▶ _Stored data_
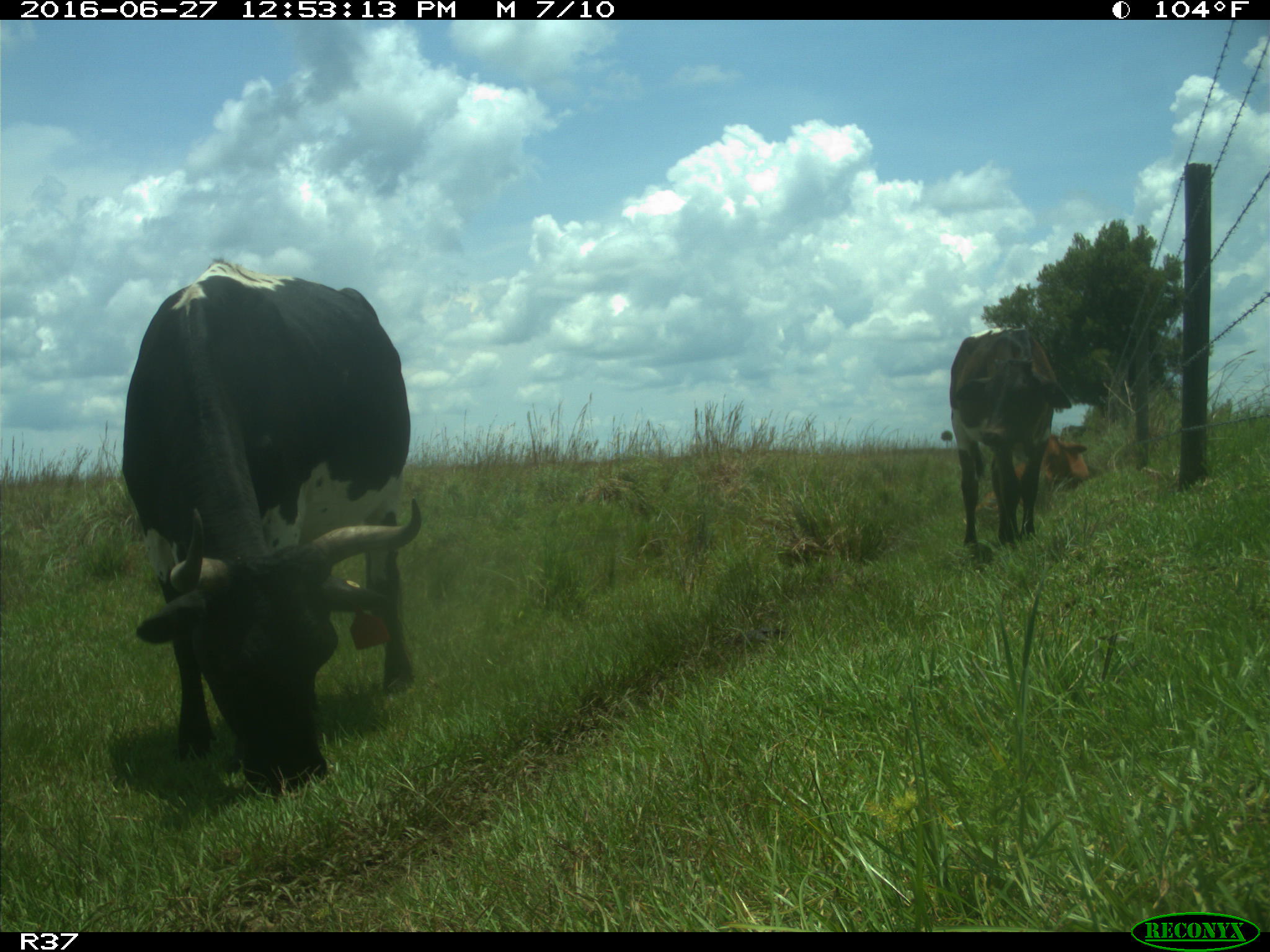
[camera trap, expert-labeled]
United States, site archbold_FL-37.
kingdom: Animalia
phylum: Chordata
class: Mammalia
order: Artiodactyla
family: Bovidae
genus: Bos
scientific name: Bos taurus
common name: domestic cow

▶ _Task objective_
Copy each line exactly, from the line containing "United States, site archbold_FL-37." down to the last line of the material, and no other lines.

▶ _Expected answer_
United States, site archbold_FL-37.
kingdom: Animalia
phylum: Chordata
class: Mammalia
order: Artiodactyla
family: Bovidae
genus: Bos
scientific name: Bos taurus
common name: domestic cow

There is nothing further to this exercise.